Now, I get that Tom Clancy is a famous author, and his name will sell books. Mark Greaney’s name… not so much. Yes, he’s written some other books, but he’s not #1 New York Times Bestselling Author TOM CLANCY.

So, let’s get into why this got me angry. First of all, as a reader I feel like I’m being sold a false bill of goods. I’m looking for a Tom Clancy novel, and instead, I’m getting what is possibly a collaboration but my cynical heart suspects is a Tom Clancy outline and a Mark Greaney novel. Nothing against Mr. Greaney. He is, quite possibly, a better writer than Mr. Clancy. At the very least, he is likely to get better editing than Mr. Clancy.

But I feel a bit like Greaney is being taken advantage of here. I don’t know how the royalties are split, but you can bet that Tom Clancy isn’t doing this as a charitable contribution to Greaney’s career. Either way, I doubt the royalty split matches the split of the workload in writing. And yes, I understand that this is truly a huge break for Greaney. On top of the exposure he’s getting with Clancy’s vast audience, whatever royalty split he got is bound to make for a very nice payday. But still, if he did the bulk of the writing, part of me feels he should get the paycheck that goes with it.

But back to the cover and the Tom Clancy brand, if you’re going to do that kind of branding, I feel like more credit should go to the guy doing the bulk of the writing. In a similar situation in SF, Larry Niven and Edward Lerner wrote a trilogy in Niven’s Known Space universe. At least in that case, Lerner got almost as tall a font as Niven, and they didn’t try to blend his name into the cover background.

And part of me is a little annoyed at Clancy for not just writing the thing himself. Yes, I understand that readers are often more eager for stories in a beloved universe with beloved characters than an author is eager to write those stories, but I feel like this kind of collaboration is a cop out. I mean, really guys, either write your own sequels, or admit that you’re opening it up to licensed fan-fiction. A compromise on that works well in the various spin-off novels from such franchises as Star Trek, Star Wars, and even Babylon 5. The franchise was the brand, but the author still got proper recognition.

In particular, I’d like to point out how it was handled for the Babylon 5 novels. Babylon 5 was the brainchild of Joe Michael Straczynski. Not only did he outline the entire five-year series, but he wrote about two-thirds of the episodes. These spin-off novels were either filling in back stories that we didn’t get to see or tying up loose ends to let us put the characters to bed.
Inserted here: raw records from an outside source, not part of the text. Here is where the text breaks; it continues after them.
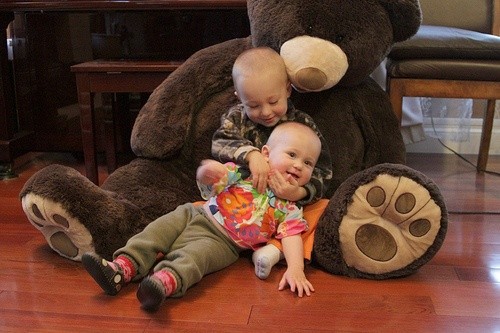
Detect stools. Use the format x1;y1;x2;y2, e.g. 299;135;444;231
69;59;186;187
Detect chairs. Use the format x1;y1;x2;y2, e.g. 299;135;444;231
386;0;500;173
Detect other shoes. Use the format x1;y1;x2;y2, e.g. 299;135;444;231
136;278;166;310
82;252;126;295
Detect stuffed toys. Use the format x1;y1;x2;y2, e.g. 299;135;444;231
19;0;449;281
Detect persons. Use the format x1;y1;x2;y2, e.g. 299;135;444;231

They were clearly the stories that Straczynski wanted to tell, but he did not claim authorship on any of them. Yes, the franchise name got the big font, but the author got top billing as the author. Stracynski’s credit was always listed (notably in a smaller font) as “based on an original outline by J. Michael Stracynski”. No thunder stealing, no questionable claims of authorship, no author-branding.

Now, I wasn’t in the writing rooms of Clancy or Greaney, so I can’t say how that particular collaboration really worked.

But the way that cover is presented smacks of dishonesty, and it pisses me off.